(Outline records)

* * * * *

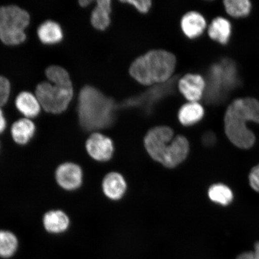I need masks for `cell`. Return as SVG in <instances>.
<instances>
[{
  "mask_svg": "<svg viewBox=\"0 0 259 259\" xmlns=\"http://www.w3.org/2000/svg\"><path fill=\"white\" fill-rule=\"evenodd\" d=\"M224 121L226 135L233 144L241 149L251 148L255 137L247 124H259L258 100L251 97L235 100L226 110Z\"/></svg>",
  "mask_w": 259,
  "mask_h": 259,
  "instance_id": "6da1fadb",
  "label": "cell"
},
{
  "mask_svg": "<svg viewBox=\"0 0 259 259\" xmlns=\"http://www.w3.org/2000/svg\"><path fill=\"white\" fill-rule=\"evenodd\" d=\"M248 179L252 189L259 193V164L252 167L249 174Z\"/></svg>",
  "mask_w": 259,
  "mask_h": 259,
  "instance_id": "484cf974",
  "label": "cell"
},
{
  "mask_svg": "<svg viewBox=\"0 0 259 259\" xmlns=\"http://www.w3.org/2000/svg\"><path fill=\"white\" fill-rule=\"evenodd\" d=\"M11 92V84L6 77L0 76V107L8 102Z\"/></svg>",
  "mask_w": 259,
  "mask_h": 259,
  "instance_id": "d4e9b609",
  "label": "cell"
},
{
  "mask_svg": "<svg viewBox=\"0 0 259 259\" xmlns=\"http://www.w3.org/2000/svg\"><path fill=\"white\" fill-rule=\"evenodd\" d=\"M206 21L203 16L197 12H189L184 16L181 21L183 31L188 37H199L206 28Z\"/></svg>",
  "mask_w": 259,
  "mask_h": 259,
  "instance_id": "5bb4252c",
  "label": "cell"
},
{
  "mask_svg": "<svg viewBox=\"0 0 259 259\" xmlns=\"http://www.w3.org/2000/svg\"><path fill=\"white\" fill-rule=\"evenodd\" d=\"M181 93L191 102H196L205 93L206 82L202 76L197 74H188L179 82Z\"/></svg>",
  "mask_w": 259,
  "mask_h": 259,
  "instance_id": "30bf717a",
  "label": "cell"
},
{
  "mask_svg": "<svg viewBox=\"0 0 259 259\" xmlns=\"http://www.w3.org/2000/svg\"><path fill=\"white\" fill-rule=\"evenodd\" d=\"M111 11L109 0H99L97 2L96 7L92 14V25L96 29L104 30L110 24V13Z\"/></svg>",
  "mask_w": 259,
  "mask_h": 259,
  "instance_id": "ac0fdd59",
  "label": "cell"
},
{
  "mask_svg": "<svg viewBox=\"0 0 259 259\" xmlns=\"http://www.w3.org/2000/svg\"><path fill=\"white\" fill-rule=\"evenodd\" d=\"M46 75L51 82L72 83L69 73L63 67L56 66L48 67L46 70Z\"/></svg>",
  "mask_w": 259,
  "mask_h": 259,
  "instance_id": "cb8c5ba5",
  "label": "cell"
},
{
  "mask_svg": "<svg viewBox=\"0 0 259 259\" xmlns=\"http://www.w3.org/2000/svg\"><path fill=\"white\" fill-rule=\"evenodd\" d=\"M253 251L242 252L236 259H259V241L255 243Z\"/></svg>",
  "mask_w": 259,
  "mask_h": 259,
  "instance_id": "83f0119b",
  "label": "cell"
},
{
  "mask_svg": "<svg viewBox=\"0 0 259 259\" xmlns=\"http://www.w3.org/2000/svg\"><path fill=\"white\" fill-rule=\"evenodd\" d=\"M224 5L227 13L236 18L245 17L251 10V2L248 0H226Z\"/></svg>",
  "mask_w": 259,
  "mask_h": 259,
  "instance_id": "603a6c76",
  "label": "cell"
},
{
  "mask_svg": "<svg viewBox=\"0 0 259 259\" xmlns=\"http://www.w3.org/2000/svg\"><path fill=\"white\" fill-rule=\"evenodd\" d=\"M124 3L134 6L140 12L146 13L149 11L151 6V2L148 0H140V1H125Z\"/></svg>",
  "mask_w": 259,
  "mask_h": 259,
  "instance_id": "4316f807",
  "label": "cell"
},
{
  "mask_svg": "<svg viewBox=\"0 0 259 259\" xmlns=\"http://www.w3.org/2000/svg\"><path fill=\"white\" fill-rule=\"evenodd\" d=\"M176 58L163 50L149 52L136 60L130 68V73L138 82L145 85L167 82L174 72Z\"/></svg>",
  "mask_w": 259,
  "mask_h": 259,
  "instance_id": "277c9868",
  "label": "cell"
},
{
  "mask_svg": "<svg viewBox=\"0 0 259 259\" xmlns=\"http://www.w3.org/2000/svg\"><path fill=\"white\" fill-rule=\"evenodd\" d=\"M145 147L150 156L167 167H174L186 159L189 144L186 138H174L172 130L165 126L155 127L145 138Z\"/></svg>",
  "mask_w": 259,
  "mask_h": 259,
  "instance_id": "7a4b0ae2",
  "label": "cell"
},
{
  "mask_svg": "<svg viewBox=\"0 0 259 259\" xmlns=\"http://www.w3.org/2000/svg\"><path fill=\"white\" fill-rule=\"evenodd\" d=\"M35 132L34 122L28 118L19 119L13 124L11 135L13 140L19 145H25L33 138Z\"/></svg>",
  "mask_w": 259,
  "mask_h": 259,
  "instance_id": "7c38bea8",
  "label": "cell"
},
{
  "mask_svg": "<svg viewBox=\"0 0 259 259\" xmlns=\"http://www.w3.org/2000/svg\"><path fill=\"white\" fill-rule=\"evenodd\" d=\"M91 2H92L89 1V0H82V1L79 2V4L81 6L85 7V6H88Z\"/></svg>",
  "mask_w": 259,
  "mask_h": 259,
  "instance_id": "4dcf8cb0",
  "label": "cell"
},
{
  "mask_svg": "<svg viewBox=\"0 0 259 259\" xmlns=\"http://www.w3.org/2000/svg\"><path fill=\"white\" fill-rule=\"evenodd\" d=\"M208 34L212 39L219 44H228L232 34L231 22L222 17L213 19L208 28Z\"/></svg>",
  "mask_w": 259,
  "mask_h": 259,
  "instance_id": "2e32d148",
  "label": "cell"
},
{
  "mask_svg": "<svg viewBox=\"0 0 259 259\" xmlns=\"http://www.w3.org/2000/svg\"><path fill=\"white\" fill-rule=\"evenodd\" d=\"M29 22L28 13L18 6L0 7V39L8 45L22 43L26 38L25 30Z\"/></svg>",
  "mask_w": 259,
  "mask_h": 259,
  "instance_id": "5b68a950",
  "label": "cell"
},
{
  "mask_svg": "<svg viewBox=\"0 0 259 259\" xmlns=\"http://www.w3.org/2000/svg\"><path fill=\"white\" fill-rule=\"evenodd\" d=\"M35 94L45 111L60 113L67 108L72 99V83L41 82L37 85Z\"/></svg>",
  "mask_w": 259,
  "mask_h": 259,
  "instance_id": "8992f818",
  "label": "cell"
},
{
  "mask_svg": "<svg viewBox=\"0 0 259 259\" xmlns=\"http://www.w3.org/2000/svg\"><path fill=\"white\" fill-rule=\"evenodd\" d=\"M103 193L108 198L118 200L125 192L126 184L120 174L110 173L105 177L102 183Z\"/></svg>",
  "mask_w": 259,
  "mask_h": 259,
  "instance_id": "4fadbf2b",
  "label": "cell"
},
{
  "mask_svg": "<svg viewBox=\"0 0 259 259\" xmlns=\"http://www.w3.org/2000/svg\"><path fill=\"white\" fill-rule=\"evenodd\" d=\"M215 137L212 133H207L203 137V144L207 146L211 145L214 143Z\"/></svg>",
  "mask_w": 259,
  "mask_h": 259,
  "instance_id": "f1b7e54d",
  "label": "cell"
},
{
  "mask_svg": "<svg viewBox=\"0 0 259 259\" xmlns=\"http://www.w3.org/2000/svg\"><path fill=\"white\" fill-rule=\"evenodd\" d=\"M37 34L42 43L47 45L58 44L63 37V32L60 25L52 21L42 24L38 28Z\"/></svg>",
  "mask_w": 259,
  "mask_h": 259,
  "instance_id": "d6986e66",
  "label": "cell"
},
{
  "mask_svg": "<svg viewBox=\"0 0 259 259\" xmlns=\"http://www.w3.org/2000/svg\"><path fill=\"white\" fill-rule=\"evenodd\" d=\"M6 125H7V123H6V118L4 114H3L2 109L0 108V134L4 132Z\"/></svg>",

* * * * *

Exercise requirements:
Quote the listing from its first line up to and including the line that contains "121L226 135L233 144L241". Leave the pictures out of your answer.

Full solution:
I need masks for `cell`. Return as SVG in <instances>.
<instances>
[{
  "mask_svg": "<svg viewBox=\"0 0 259 259\" xmlns=\"http://www.w3.org/2000/svg\"><path fill=\"white\" fill-rule=\"evenodd\" d=\"M224 121L226 135L233 144L241 149L251 148L255 137L247 124H259L258 100L251 97L235 100L226 110Z\"/></svg>",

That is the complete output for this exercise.